◆ **What to do**:
A: According to the mushroom risotto text, which three things do mushrooms contain virtually none of?
B: Please output, word for word, the stretch of the mushroom risotto text from "Mushrooms contain virtually" through "phosphorous and iron.".

Mushrooms contain virtually no fat, sugar or salt and are a valuable source of dietary fibre as well as the five B vitamins and essential minerals like copper, phosphorous and iron.

Interestingly, they also contain  selenium, which is not found  in very  many fruits and vegetables.

Scroll down for a delicious and easy recipe for a fantastic risotto made either with wild mushrooms (do ask an expert) or shop exotics like the ones in our picture, which were sourced at Woolworths.

Later this week we’ll also share other interesting facts about mushrooms and why it’s worth including them in your diet.

Picture: Salvelio Meyer

Mushroom Risotto – The Recipe

Risottos are easy to make, they just require about half an hour of dedicated stirring, so get ready to take to your post with gusto! Also, the secret is that you must have hot stock on hand, so keep a jug or pot of it by you while stirring so you don’t have to drop what you’re doing. This recipe was slightly adapted from one that has become a bit of a signature dish of Salvelio’s best friend, Julio Carlos Perez Sanchez, in Spain. Whenever he comes to visit us in South Africa, we coax him into making this risotto as part of a spread of tapas – it’s a nice one to end off on.

When he feels like economising, Julio uses one punnet of regular white button mushrooms along with some wild mushrooms from the country which, when home in Spain, he will usually pick himself.

I simply used one of the Woolworths punnets of exotic mushrooms, supplemented with a few garden variety ones (ok, NOT garden variety!)

Do note that a risotto is not something that keeps well – once you have made it, you have to serve and eat it or it could become a soggy mess.

Serves 4


2 cloves of garlic, finely chopped; 1 big onion, chopped; 250g exotic mushrooms (set aside a few of the pretty ones for garnishing); 2 cups short-grained (Arborio) rice; about 1.5 litre of good-quality beef stock (use vegetable stock if catering for vegetarians); salt and freshly-ground black pepper; ½ cup parmesan cheese, finely grated; olive oil for frying; parsley for garnishing


Heat the olive oil in a large pan and gently fry the garlic and onions, then adding the mushrooms which you will have sliced as needed. Don’t forget to keep a few of the prettier exotic mushrooms aside for garnishing later.

Records from a data collection
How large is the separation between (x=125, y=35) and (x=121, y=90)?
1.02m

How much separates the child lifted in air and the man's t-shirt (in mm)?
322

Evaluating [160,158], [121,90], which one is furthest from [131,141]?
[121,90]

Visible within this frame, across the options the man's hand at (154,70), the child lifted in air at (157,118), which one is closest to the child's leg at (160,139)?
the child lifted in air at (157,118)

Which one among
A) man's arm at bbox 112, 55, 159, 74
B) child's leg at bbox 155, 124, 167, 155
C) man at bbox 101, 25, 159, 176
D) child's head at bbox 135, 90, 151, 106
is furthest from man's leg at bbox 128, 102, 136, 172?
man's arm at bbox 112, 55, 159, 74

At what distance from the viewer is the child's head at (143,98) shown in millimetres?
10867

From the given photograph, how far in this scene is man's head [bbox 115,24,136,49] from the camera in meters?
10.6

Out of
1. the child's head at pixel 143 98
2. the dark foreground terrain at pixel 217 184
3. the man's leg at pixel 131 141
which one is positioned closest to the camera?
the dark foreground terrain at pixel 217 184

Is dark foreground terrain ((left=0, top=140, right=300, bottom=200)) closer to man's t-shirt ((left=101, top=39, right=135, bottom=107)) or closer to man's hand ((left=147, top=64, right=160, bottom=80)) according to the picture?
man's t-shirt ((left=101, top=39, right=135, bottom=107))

◆ **Full solutions**:
A: Fat, sugar and salt.

B:
Mushrooms contain virtually no fat, sugar or salt and are a valuable source of dietary fibre as well as the five B vitamins and essential minerals like copper, phosphorous and iron.